/ Modified mar 8, 2015 5:01 p.m.

Arizona Legislature Passes $9.1B Budget After 24 Hours of Debate

Some Republicans vote 'nay;' Democrats say it cuts education too much and serves GOP special interests.

Arizona Capitol spotlight

The Arizona Legislature passed a $9.1 billion state budget Saturday morning after nearly 24 hours of discussion, debate and deal-cutting to win enough votes.

Republican Gov. Doug Ducey praised the budget as "fiscally responsible." He and Republican legislative leaders agreed earlier this week on a spending package for the fiscal year starting in July, but some Republicans would not approve the cuts to education, including those to universities and community colleges.

Doug Ducey portrait Gov. Doug Ducey.
AZPM

That's where the debate and deal-cutting came in, with pieces of Ducey's proposals and those of legislative leaders being altered to gain votes.

House Democrats opposed the spending plan, saying Republicans were rushing the budget through to prevent transparency and oversight. They said they opposed cuts of more than $100 million from higher education and a shifting of money for K-12.

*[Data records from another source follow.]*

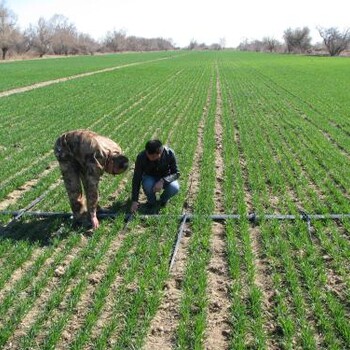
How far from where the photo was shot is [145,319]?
489 cm

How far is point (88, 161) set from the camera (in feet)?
21.0

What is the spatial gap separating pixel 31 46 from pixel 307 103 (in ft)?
323

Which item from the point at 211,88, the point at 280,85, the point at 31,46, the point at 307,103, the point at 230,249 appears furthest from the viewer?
the point at 31,46

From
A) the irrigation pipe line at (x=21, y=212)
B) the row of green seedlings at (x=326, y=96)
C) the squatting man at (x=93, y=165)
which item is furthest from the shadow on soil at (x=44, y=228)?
the row of green seedlings at (x=326, y=96)

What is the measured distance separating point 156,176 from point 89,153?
186 centimetres

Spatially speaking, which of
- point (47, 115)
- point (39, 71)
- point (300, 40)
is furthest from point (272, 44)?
point (47, 115)

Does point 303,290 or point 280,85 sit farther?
point 280,85

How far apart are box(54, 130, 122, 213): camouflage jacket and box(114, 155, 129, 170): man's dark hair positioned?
0.44ft

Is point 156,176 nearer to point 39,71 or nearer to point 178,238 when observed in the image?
point 178,238

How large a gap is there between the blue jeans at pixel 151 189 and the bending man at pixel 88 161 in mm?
1258

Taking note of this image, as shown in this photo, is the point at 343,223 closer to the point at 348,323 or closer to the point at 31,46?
the point at 348,323

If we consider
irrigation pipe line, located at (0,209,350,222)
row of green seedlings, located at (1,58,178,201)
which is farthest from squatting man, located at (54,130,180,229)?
row of green seedlings, located at (1,58,178,201)

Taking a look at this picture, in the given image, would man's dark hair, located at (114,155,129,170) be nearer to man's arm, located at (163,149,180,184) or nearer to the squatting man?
the squatting man

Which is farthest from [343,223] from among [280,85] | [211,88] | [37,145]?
[280,85]
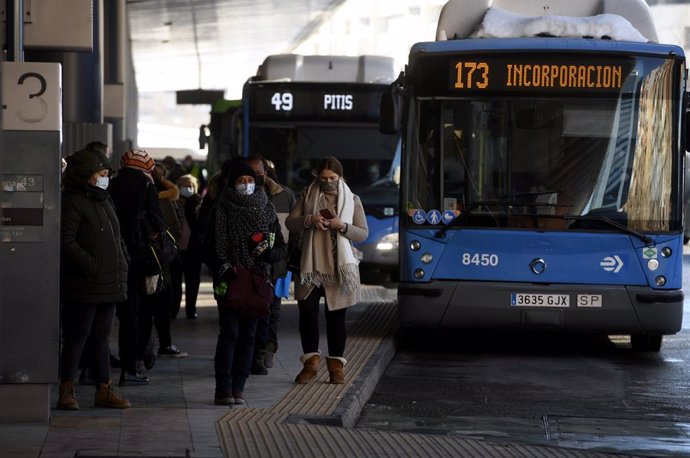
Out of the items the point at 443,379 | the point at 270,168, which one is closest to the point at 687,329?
the point at 443,379

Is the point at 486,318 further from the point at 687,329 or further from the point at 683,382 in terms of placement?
the point at 687,329

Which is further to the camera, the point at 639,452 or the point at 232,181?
the point at 232,181

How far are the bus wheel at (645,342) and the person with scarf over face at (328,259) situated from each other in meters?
4.06

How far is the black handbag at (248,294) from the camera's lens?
9.42 m

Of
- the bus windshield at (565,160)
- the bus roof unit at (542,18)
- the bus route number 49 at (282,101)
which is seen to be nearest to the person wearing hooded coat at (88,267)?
the bus windshield at (565,160)

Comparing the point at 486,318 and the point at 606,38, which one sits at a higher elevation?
the point at 606,38

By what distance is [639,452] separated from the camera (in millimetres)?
8609

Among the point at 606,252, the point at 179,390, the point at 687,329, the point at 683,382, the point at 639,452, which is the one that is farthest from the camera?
the point at 687,329

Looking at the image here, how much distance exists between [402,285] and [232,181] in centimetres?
415

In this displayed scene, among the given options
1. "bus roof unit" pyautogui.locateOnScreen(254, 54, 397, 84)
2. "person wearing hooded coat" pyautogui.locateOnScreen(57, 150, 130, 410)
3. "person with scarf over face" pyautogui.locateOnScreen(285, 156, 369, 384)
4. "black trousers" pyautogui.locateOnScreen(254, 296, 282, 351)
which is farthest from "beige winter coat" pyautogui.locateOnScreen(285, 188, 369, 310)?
"bus roof unit" pyautogui.locateOnScreen(254, 54, 397, 84)

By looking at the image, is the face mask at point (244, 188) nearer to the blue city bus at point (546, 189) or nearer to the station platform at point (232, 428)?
the station platform at point (232, 428)

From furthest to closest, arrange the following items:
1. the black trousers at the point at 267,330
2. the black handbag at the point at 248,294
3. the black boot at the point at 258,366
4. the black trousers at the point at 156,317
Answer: the black boot at the point at 258,366 → the black trousers at the point at 156,317 → the black trousers at the point at 267,330 → the black handbag at the point at 248,294

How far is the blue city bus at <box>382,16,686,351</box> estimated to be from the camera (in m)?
13.1

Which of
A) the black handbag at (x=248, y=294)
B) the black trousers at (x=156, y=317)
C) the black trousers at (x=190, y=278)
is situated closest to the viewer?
the black handbag at (x=248, y=294)
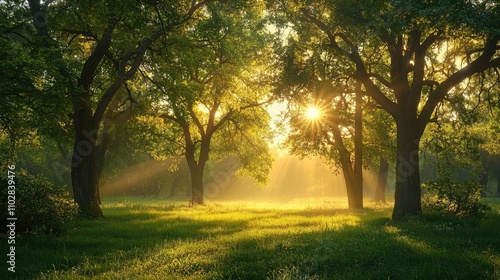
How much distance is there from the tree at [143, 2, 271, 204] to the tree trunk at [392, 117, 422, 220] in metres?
9.37

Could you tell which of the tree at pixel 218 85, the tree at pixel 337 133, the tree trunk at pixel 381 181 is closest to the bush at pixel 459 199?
the tree at pixel 337 133

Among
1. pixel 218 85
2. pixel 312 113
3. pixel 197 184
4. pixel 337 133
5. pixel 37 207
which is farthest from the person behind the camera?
pixel 197 184

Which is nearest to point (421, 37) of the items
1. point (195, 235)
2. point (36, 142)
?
point (195, 235)

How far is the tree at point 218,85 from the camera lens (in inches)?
739

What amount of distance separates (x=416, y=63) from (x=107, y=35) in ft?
44.9

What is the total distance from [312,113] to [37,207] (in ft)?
54.3

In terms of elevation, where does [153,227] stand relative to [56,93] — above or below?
below

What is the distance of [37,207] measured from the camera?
35.5 ft

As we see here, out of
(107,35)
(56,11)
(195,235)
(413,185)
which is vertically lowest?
(195,235)

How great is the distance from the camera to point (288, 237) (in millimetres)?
11180

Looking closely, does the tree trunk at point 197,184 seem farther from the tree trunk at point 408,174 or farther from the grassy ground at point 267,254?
the grassy ground at point 267,254

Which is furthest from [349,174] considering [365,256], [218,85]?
[365,256]

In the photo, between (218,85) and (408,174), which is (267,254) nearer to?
(408,174)

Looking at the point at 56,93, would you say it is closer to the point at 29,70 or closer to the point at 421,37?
the point at 29,70
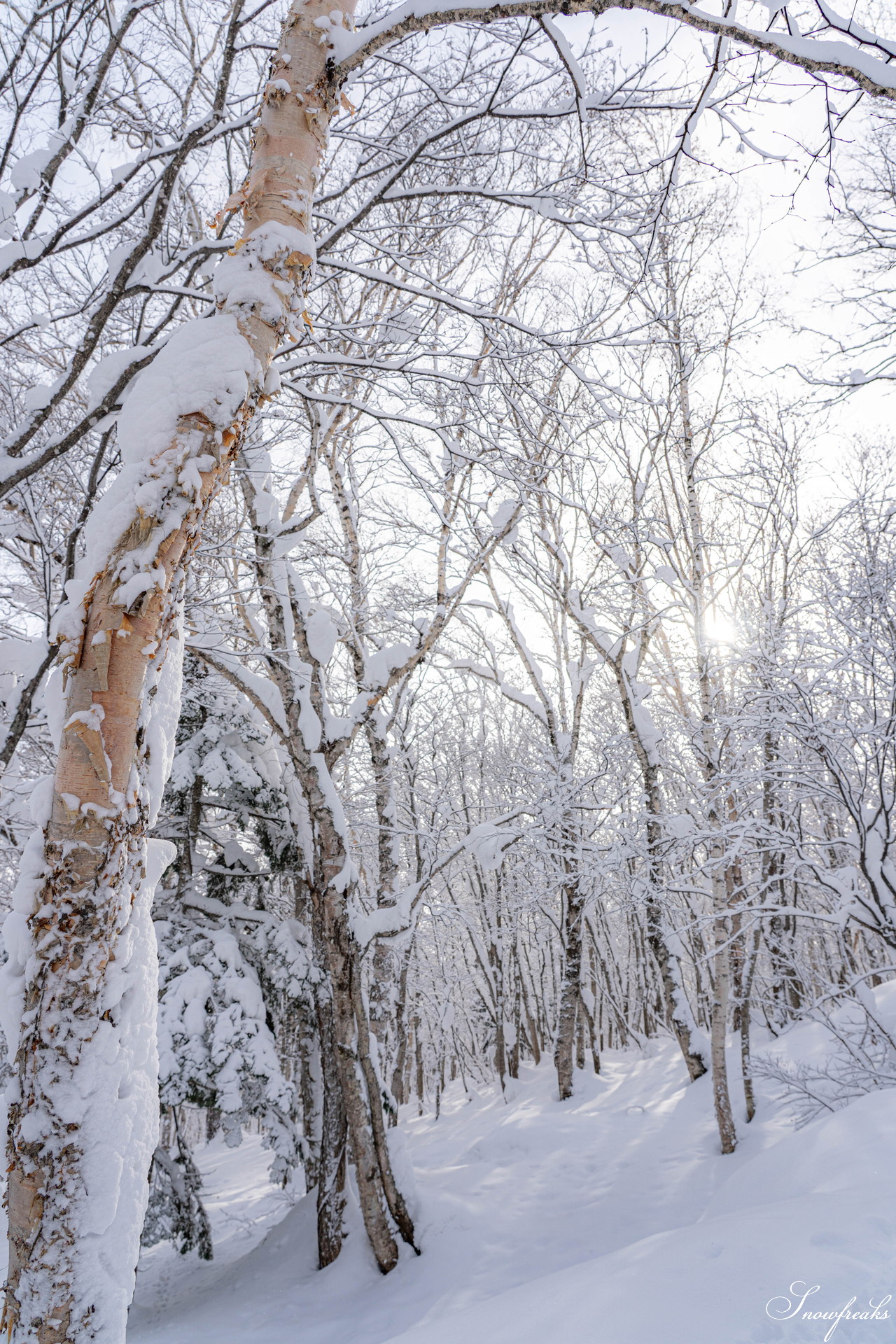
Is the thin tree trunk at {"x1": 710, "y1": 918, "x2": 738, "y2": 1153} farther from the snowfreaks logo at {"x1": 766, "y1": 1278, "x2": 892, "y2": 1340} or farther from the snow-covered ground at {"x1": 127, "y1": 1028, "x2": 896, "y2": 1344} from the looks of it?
the snowfreaks logo at {"x1": 766, "y1": 1278, "x2": 892, "y2": 1340}

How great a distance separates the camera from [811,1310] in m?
2.34

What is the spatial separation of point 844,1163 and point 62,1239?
421 centimetres

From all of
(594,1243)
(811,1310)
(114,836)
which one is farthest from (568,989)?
(114,836)

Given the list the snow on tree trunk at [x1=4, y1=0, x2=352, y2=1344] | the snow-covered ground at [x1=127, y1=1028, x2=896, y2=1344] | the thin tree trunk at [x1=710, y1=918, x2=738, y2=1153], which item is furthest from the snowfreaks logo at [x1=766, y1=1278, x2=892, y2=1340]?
the thin tree trunk at [x1=710, y1=918, x2=738, y2=1153]

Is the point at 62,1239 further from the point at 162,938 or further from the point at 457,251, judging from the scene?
the point at 457,251

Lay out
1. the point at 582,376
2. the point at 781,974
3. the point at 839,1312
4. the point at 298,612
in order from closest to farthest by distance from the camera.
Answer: the point at 839,1312 → the point at 582,376 → the point at 298,612 → the point at 781,974

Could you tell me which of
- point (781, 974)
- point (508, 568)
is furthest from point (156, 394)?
point (781, 974)

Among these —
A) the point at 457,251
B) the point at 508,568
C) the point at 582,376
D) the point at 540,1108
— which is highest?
the point at 457,251

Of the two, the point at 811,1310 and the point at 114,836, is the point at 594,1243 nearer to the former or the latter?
the point at 811,1310

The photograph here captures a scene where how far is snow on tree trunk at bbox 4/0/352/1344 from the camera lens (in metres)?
1.46

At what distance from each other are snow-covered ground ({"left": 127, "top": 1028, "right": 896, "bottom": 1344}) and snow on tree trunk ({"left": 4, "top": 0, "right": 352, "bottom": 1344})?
2.17 metres

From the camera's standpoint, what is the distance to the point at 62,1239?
1.44m

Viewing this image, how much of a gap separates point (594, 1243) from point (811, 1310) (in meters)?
4.72

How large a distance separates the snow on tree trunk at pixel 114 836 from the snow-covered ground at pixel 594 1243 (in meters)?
2.17
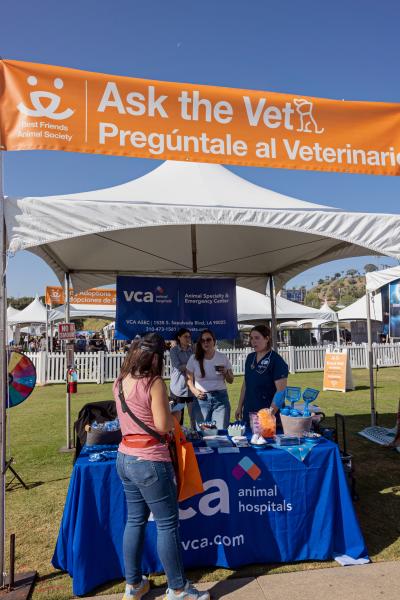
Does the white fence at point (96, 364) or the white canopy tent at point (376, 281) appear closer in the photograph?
the white canopy tent at point (376, 281)

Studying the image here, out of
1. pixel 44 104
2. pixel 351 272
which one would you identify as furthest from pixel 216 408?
pixel 351 272

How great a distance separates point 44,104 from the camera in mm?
3088

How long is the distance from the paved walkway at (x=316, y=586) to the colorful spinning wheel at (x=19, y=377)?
1750 millimetres

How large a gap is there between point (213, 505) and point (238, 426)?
66 centimetres

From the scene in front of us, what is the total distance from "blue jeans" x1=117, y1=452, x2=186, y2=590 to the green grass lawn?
1.59 feet

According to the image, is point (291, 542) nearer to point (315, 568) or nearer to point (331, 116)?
point (315, 568)

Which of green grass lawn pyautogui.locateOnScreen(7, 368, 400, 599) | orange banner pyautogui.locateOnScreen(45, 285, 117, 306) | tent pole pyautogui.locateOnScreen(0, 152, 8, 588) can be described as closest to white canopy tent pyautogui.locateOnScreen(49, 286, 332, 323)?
orange banner pyautogui.locateOnScreen(45, 285, 117, 306)

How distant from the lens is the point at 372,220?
12.0ft

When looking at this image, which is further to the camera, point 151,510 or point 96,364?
point 96,364

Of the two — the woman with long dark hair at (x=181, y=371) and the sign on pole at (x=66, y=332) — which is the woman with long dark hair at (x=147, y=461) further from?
the sign on pole at (x=66, y=332)

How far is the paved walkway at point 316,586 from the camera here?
261cm

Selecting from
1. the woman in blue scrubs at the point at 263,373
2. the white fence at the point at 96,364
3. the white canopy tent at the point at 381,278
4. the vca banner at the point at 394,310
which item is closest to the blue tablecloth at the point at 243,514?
the woman in blue scrubs at the point at 263,373

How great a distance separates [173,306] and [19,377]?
3.63 m

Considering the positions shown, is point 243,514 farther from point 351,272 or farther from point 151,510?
point 351,272
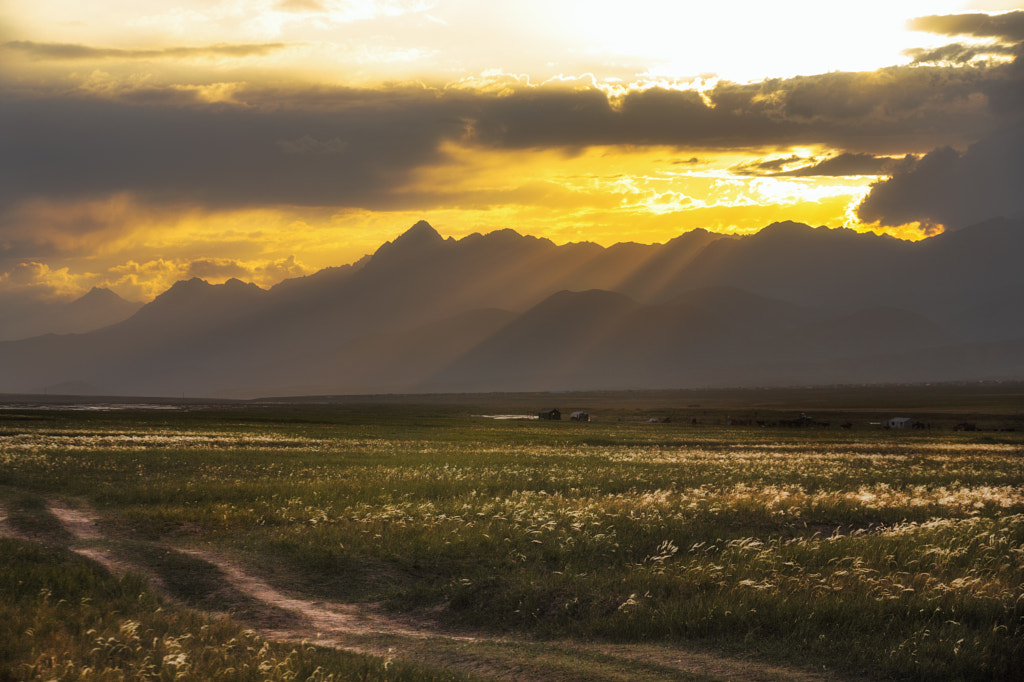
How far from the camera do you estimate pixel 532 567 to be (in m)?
19.1

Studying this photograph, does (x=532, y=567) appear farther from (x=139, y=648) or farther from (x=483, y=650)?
(x=139, y=648)

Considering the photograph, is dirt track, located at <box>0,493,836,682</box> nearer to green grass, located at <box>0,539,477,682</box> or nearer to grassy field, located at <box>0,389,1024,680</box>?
grassy field, located at <box>0,389,1024,680</box>


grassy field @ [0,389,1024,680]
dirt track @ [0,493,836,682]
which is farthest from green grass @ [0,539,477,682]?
dirt track @ [0,493,836,682]

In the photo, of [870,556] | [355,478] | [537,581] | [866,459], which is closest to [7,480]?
[355,478]

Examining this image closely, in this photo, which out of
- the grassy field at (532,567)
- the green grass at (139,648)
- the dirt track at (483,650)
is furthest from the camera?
the grassy field at (532,567)

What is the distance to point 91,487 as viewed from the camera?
32625mm

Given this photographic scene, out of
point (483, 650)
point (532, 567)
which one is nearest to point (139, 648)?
point (483, 650)

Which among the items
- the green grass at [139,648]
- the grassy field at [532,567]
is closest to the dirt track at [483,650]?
the grassy field at [532,567]

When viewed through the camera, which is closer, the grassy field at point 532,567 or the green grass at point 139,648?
the green grass at point 139,648

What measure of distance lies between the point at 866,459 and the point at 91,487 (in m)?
42.4

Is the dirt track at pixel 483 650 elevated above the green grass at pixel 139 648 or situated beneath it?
situated beneath

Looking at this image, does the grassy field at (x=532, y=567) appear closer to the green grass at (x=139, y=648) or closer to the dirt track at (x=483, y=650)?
the green grass at (x=139, y=648)

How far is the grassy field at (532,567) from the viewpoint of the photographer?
43.2 ft

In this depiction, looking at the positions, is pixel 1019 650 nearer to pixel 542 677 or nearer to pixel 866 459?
pixel 542 677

House Democratic Leader Eric Meyer of Paradise Valley said the budget perpetuates "the education funding shell game which prioritizes special interest tax cuts and corporate giveaways over the needs of middle-class families."

The vote in the Senate was 16-13. Fifteen Republicans and Democrat Carlyle Begay of Ganado voted for the budget. Twelve Democrats and Republican Jeff Dial of Chandler voted against it. Republican Steve Pierce of Prescott boycotted the session over the cuts to higher education.

The House vote was 32-27. All yes votes came from Republicans. All 24 Democrats voted no, as did Republicans Christopher Ackerley of Sahuarita and Kate Brophy McGee of Phoenix. Republican Bob Robson of Chandler did not vote.

The budget is about $200 million smaller than the current spending package. It cuts state funding of the three public universities by $99 million, and it cuts all state funding for Maricopa and Pima community college systems.

Steve Pierce portrait State Sen. Steve Pierce, R-Prescott.
AZPM

Ducey had asked for an increase in the state vehicle license fee that would bring in $30 million, but Republican legislators rejected it, saying they had promised no tax or fee increases.

The budget cuts $20 million from the Department of Child Safety, and it cuts the Medicaid reimbursement fees to hospitals and other providers.

It drops Ducey's proposal that K-12 schools shift 5 percent of their funding from non-classroom expenses to classrooms.

The budget accounts only partly for what the state owes to public schools under a court order for not increasing spending to match the rate of inflation. That bill was put at $330 million in Maricopa County Superior Court, a ruling that was upheld by the state Supreme Court. Implementation of that court order is pending.

Ducey issued a statement following the budget's passage, saying it "solves the state's structural deficit."

"The people elected us to get the job done and that's what we've done," Ducey's prepared statement said. "We've passed a balanced, bipartisan budget that prioritizes wisely, protects our most vulnerable and restores Arizona to a structurally balanced budget by fiscal 2017."

Going into the legislative session, estimates were that the state faced a current fiscal year deficit of $500 million and a deficit of $1 billion or more in the fiscal year beginning in July.

That was driven, analysts and some politicians said, by slowness in the state's economic recovery. Democrats said it was from too much tax cutting, including hundreds of millions in corporate and other business tax cuts without any benefit in the way of economic growth.